# What you will do
1: In the pathos question, list every variable name that is assigned with an equals sign in the code lines between "Nchunks = 10" and "print res[0][0]", inclusive.
2: Rewrite the pathos question between "Lchunk = int(len(readinfiles)" and "thpool.map(mppool.map, [New_PP]*len(fnames), files)", inclusive, swapping every "fnames" for "file_names".

# Given text
------------------------------------------------------------
I have some code for performing some operations using the pathos extension of the multiprocessing library. My question is how to employ a more complex worker function - in this case named New_PP
. How should I format the thpool line to handle a dictionary that my worker function requires in order to give me a result. Python defaults dictionaries to global variables, but within the scope of the worker function I get an error related to this dictionary (access_dict
) not being found, so how can I send in the dictionary or ensure it is available to my worker thread.
Nchunks = 10
thpool = pathos.multiprocessing.ThreadingPool()
mppool = pathos.multiprocessing.ProcessingPool()
Lchunk = int(len(readinfiles) / Nchunks)
filechunks = chunks(readinfiles, 10)
for fnames in filechunks:
files = (open(name, 'r') for name in fnames)
res = thpool.map(mppool.map, [New_PP]*len(fnames), files)
print res[0][0]
And the worker function:
def New_PP(line):
split_line = line.rstrip()
if len(split_line) > 1:
access_dict[4] ....
How can the worker function get at access_dict
?
I have also tried to wrap up my function inside a class as follows:
class MAPPP:
def New_PP(self, line):
self.mytype = access_dict
return my_type
def __init__(self, value_dict):
self.access_dict = access_dict
and:
mapp = MAPPP(value_dict)
print mapp.value_dict
res = thpool.map(mppool.map, [mapp.New_PP]*len(fnames), files)
However I get the same issue.
------------------------------------------------------------
# Information shown
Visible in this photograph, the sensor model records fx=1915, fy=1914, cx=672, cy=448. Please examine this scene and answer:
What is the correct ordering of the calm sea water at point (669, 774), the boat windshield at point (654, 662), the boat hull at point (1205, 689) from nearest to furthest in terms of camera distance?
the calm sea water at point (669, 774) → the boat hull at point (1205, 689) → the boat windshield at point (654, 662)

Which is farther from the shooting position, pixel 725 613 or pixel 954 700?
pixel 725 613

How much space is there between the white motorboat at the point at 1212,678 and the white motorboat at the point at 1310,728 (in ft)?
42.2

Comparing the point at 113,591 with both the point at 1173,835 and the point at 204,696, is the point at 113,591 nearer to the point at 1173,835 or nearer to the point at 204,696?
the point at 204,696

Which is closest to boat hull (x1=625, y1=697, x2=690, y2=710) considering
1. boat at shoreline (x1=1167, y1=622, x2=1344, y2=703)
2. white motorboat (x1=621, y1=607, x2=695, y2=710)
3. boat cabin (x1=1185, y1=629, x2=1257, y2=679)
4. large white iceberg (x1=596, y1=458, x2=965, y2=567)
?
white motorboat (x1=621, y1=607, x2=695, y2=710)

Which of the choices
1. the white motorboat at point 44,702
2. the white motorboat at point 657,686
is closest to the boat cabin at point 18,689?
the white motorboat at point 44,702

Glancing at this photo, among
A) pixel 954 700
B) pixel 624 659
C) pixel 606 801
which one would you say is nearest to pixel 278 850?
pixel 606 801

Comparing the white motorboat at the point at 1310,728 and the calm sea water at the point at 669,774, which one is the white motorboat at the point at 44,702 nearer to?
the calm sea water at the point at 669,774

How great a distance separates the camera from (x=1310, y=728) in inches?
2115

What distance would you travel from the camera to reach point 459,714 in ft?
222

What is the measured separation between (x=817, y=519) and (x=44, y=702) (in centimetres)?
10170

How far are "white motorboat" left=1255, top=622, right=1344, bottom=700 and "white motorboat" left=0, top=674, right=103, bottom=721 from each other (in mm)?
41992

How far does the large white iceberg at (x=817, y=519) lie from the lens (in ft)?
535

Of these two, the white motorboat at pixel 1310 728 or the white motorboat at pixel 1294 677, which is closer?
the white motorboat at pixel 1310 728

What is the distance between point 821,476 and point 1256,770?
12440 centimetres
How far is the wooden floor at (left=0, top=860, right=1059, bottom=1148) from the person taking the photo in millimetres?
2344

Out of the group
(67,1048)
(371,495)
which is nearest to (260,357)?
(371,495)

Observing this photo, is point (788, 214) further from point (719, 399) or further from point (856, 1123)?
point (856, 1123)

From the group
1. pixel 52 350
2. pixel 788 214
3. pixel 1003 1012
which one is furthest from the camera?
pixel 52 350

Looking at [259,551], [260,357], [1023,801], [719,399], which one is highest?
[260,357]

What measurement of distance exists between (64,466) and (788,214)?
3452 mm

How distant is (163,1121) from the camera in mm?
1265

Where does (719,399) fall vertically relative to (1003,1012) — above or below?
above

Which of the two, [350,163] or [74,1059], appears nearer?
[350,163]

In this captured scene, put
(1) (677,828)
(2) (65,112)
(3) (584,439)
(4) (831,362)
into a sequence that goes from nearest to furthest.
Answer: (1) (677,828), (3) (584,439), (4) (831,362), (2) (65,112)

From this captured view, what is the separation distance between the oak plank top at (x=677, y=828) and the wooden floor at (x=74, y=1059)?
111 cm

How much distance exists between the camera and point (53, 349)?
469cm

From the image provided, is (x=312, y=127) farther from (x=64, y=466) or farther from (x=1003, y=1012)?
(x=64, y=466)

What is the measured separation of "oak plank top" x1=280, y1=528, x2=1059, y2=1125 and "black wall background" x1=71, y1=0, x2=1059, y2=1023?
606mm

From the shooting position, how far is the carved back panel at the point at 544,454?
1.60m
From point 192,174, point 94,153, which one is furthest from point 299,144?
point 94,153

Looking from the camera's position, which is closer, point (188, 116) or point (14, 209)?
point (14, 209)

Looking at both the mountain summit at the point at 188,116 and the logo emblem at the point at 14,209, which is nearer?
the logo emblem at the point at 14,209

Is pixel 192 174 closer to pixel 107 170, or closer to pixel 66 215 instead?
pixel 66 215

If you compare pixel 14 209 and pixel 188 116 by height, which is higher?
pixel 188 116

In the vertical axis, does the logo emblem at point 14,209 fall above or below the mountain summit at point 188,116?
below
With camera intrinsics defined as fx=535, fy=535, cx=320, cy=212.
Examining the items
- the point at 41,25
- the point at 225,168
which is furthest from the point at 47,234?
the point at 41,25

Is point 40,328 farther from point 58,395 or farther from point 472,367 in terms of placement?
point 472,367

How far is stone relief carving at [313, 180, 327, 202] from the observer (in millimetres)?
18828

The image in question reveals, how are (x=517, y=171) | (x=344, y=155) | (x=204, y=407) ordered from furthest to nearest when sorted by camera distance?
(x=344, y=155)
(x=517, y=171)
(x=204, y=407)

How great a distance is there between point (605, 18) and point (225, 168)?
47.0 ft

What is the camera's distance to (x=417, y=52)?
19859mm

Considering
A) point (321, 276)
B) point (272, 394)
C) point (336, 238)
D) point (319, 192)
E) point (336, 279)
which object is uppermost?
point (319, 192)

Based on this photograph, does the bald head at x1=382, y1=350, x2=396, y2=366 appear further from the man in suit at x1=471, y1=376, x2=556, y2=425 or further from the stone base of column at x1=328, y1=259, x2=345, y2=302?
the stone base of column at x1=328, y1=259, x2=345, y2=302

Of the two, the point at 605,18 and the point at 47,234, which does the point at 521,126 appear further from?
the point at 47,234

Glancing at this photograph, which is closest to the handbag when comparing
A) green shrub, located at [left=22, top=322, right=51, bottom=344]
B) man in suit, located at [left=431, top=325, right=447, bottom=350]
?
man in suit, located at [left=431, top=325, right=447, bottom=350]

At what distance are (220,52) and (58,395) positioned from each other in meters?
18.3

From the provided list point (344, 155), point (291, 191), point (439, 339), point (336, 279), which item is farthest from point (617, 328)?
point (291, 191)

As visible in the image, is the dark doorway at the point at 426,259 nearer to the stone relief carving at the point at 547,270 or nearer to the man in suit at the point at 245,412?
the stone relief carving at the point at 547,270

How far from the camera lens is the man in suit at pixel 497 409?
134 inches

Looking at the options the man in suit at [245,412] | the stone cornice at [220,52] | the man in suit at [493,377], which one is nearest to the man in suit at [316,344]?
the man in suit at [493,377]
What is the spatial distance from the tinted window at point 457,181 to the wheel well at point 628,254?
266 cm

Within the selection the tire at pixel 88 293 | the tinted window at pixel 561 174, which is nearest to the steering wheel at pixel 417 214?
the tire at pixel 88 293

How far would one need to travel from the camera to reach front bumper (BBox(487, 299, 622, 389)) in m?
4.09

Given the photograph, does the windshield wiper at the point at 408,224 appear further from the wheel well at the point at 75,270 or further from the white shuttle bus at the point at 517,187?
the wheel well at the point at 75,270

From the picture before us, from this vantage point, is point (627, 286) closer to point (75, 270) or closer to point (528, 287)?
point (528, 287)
------------------------------------------------------------
# Solutions to the tasks
1: Nchunks, thpool, mppool, Lchunk, filechunks, files, res

2:
Lchunk = int(len(readinfiles) / Nchunks)
filechunks = chunks(readinfiles, 10)
for file_names in filechunks:
files = (open(name, 'r') for name in file_names)
res = thpool.map(mppool.map, [New_PP]*len(file_names), files)